Nowhere on the cover of the album was the group mentioned by name. Yes, they were that big.

John, Paul, George … and Andy?

In mid-August 1962, the three senior Beatles – John Lennon, Paul McCartney, and George Harrison – fired drummer Pete Best and replaced him with a chap they knew from their Hamburg days named Ringo Starr (Richard Starkey).

On September 4, 1962 – forty-eight years ago tomorrow – that new lineup went to EMI’s Abbey Road Studios in London and recorded together for the first time.

The Beatles were initially signed to a record contract by legendary producer George Martin on the strength of their personalities rather than on the quality of their original songs. He intended for the group to record a song called How Do You Do It?  by songwriters Adam Faith and Mitch Murray as the band’s first single. The Beatles had other ideas, and chose to record an original McCartney composition, which Paul wrote as a sixteen-year-old while playing hooky from school.

Their song was called Love Me Do, which was an Everly Brothers-influenced, three-chord Bluesy number that featured Paul on lead vocals, and John mouthing a harmonica that he had swiped from a music shop in the Netherlands. (The band did record a version of How Do You Do It?  that day which can be found on their Anthology I album. Gerry & the Pacemakers took the record to number one the following year.)

Martin didn’t much like what he heard that day out of the new drummer and called the group back into the studio a week later. This time, Ringo was relegated to playing the tambourine while session drummer Andy White laid down the beat. Both versions of the song were eventually released, with the White version rising to number 17 on the UK singles charts. (Ringo’s version can be heard on the Past Masters, Volume One album.)

There was actually a third version of the song recorded three months earlier as part of the Beatles’ audition at EMI, which featured Pete Best on drums. For years this version was thought lost, but reappeared, and can be heard on Anthology I.

Best was devastated by the firing, which depressed him to the point of a suicide attempt. He later became a civil servant in Liverpool and eventually formed a series of bands that capitalized on his association with the Fab Four. He was finally able to earn some royalties from his days with the Beatles (somewhere in the range of £1-4 million) from the sales of Anthology 1.  

Andy White was paid £57 for his session with the Beatles. He later played for several acts, including Chuck Berry, Bill Haley & the Comets, Herman’s Hermits, Rod Stewart, and Marlene Dietrich.

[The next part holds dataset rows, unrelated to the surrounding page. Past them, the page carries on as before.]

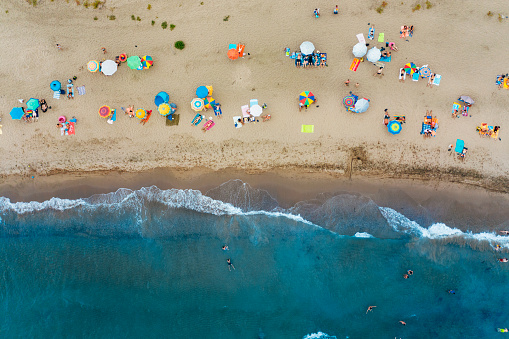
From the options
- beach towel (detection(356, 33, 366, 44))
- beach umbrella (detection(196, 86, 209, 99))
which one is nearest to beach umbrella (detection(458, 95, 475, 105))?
beach towel (detection(356, 33, 366, 44))

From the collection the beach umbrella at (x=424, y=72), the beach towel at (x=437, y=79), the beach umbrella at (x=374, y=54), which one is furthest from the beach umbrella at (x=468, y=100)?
the beach umbrella at (x=374, y=54)

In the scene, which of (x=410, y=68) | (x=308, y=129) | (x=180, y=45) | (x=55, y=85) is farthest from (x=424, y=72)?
(x=55, y=85)

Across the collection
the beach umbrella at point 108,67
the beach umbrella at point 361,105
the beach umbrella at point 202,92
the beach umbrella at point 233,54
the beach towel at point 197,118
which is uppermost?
the beach umbrella at point 233,54

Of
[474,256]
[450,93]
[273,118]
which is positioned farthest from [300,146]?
[474,256]

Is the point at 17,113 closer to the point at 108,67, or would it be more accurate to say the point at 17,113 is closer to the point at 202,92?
the point at 108,67

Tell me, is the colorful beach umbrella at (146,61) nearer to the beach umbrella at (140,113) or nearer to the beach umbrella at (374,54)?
the beach umbrella at (140,113)
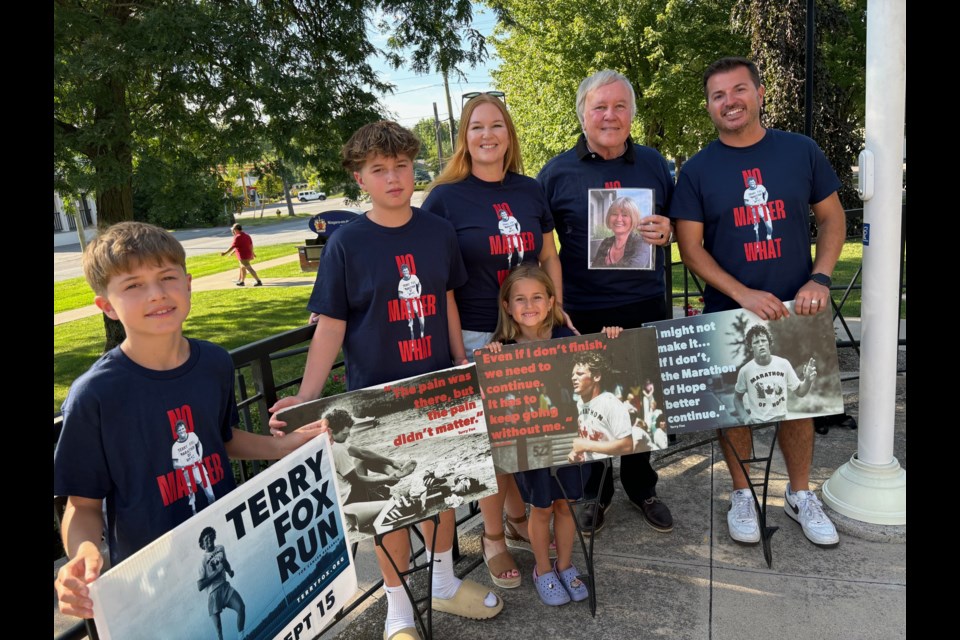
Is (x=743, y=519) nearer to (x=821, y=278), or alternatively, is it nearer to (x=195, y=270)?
(x=821, y=278)

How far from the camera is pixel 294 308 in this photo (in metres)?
13.1

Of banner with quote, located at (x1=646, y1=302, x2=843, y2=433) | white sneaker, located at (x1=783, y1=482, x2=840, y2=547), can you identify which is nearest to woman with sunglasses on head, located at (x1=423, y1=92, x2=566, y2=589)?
banner with quote, located at (x1=646, y1=302, x2=843, y2=433)

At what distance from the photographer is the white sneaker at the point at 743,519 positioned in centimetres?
331

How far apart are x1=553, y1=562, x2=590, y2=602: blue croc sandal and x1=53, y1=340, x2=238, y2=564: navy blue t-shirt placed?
1.69 metres

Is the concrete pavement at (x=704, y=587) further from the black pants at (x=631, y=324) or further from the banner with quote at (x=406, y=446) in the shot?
the banner with quote at (x=406, y=446)

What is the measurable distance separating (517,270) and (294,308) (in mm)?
11090

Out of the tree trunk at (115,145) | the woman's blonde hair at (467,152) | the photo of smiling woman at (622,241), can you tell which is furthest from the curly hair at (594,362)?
the tree trunk at (115,145)

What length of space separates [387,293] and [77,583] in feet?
4.45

He moved to New Jersey in the 1980s, where he still teaches Scottish pipe band drumming at the age of 80. His car sports a bumper sticker that reads, “5th Beatle,” which was given to him by one of his students, in reference to his one-and-only recording session with the band.   

Ringo recovered from the slight (but resented George Martin for years because of it) and ended up manning the skins for the Beatles until their breakup in 1970.